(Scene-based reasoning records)
◇ ◇ ◇ ◇
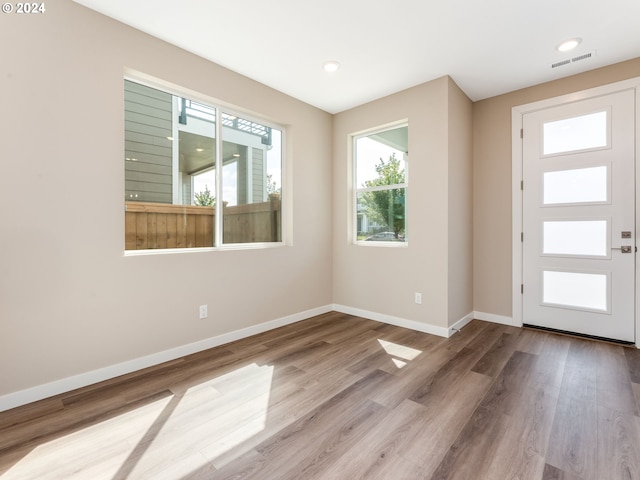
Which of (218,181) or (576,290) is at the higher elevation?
(218,181)

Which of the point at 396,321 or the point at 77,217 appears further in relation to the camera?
the point at 396,321

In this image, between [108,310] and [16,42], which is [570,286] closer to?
[108,310]

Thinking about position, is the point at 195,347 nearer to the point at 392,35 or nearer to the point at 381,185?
the point at 381,185

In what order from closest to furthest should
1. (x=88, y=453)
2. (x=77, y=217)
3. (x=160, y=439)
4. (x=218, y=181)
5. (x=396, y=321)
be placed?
(x=88, y=453), (x=160, y=439), (x=77, y=217), (x=218, y=181), (x=396, y=321)

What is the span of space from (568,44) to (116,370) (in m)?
4.70

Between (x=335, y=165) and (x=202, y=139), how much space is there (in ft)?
6.25

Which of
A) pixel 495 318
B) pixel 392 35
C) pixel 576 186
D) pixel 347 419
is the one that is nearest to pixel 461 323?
pixel 495 318

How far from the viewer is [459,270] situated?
357 cm

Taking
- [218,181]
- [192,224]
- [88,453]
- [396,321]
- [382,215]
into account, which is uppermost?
[218,181]

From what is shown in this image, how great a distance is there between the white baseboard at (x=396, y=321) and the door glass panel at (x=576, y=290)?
130cm

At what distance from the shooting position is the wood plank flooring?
1.50 m

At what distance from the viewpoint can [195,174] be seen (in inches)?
118

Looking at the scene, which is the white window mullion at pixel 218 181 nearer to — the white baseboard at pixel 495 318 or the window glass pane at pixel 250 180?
the window glass pane at pixel 250 180

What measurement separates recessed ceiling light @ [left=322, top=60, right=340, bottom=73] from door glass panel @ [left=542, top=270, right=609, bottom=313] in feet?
10.5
◇ ◇ ◇ ◇
Every line of the data above should be quoted exactly. Omit the pictures.

Which of (218,181) or (576,290) is at the higher elevation?
(218,181)

Which of the point at 396,321 or the point at 77,217 appears further in relation to the camera?
the point at 396,321

In this image, between [108,310] and [16,42], which is [570,286] closer to?
[108,310]

Thinking about position, is the point at 195,347 nearer to the point at 392,35 or nearer to the point at 381,185?
the point at 381,185

In what order from closest to furthest should
1. (x=88, y=453)
2. (x=77, y=217)
3. (x=160, y=439)
4. (x=218, y=181)
5. (x=396, y=321)
be placed?
(x=88, y=453), (x=160, y=439), (x=77, y=217), (x=218, y=181), (x=396, y=321)

What is the span of space from (568,44) to (116,370) (in m)?
4.70

Between (x=335, y=165) and (x=202, y=139), how much space is there (in ft)?
6.25

Which of
A) pixel 495 318
B) pixel 392 35
C) pixel 576 186
D) pixel 347 419
is the one that is nearest to pixel 461 323?
pixel 495 318

How far from the viewer is [459,270] situated?
357 cm

Taking
- [218,181]
- [192,224]
- [88,453]
- [396,321]
- [382,215]
into account, which is uppermost?
[218,181]

From what is shown in this image, how great a distance is there between the white baseboard at (x=396, y=321) and the door glass panel at (x=576, y=290)?
130cm

At what distance from the shooting position is the wood plank flooring?
1.50 m

At what distance from the viewpoint can [195,174] be seen (in inches)?
118

Looking at the scene, which is the white window mullion at pixel 218 181 nearer to — the white baseboard at pixel 495 318 or the window glass pane at pixel 250 180?
the window glass pane at pixel 250 180

What measurement separates recessed ceiling light @ [left=322, top=60, right=340, bottom=73] from door glass panel @ [left=542, top=270, right=609, bottom=313] in feet?
10.5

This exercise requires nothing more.